Huchingson raises a difficult issue by asking whether humans reflect both an image of the world (imago mundi), as well as the image of God (imago Dei). We are, as he notes, the product of a long series of evolutionary adventures involving countless previous interactions between the past structures and their environment. What earmarks humans as different, however, is their capacity for self-determination and consequently, their personality. The imago, Huchingson claims, is “no visual image but rather a system of isomorphic correspondences shared by a tremendous variety of open systems inhabiting the earth” (185). The imago Dei “can be understood [to mean] . . . that we share the personal qualities with God” (186), and, as such, we are an agent managing variety within our world by means of self-conscious decisions. And if God is Love, some sort of creation becomes necessary, as well as a continual support of that creation. Humans then become co-creators with God, and as fellow communicators (witness the Old Testament story of Adam naming the creatures) we participate in the cybernetic interactions within our part of the cosmos. Although both God and humans are kybernetai, God is qualitatively different, and Huchingson suggests that God (as compared to humans) is ontologically prior to creation, is not threatened by nonbeing, has a privileged access to the Pandemonium Tremendum, and without any intermediaries, carried forward the single act of decision to create a cybernetically-grounded universe.

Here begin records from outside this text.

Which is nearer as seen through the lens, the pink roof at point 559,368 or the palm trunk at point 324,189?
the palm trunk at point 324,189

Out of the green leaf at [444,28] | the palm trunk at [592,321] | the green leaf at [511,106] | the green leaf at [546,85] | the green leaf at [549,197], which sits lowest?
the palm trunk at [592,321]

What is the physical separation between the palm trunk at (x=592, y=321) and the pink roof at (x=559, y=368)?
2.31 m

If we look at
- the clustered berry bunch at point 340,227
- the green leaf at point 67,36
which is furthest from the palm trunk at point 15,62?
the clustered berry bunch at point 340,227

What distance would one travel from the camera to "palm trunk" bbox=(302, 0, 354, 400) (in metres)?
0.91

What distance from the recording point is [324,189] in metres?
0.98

In particular, I appreciated that Huchingson noted the various symbols which carry significance within the Christian tradition: fish, baptism, the miracle of Loaves and Fishes (which prefigures the Eucharist), and others, all of which help illuminate the reign of God. Huchingson clearly notes that Hebrew thought emphasized the dynamic dimensions of reality (in contrast to the ordered, structured reality of the Greeks). “Dabar signifies the dynamic transmission of variety into the world as messages with varying degrees of constraint but with animating power and potential” (206). But it’s clear there are demonic systems as well-systems that distort and even destroy order and variety. In all of this, however, God discloses Godself through definitive acts in history (e.g., the law given to Moses at Sinai), as well as in a general way through the wide reaches of nature itself. Moreover, an understanding of God’s continued communication to creation requires a consideration of providence, judgment, and revelation, topics requiring fuller treatment than Huchingson has given them in Pandemonium Tremendum.

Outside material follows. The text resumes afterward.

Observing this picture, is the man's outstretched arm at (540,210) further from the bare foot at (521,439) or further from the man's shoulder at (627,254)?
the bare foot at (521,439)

In the final chapter, Huchingson evaluates his communication model in terms of several useful criteria against which metaphysical proposals should be tested–internal coherence, everyday relevance, and pragmatic application. Huchingson notes several problems. With respect to internal coherence, what is the relationship of God to the Pandemonium Tremendum, and can this vision of God be squared with the vision of God whom people worship. How does one overcome the ontological gap between God and the cosmos? Can one ever overcome a basic intractable mystery when talking about God? Huchingson believes his model illuminates the mundane relevance of what we believe concerning the way the world works, and, as such, it is quite close to process thought. Concerning pragmatic applicability, Huchingson is less certain. “It is simply too early,” he states, “to determine the success of a systems-informational metaphysic in postmodern culture” (221). Still, the model does emphasize communication, relationality, and divine sovereignty. Within the stated aims that his book is to “. . . focus on a model of God derived from an account of the primordial chaos” (222), Huchingson has given us a rich essay concerning one way to envision God in all the variety and complexity we see in the cosmos. How the universe has come to have its present structures will always invoke a feeling of awe and wonder. Why there something rather than nothing will continue to puzzle philosophers as long as humans think about such matters. Pandemonium Tremendum is a noteworthy and richly nuanced account of the relation of God, the primordial chaos, and the immensity of it all. Read the book for both education and inspiration.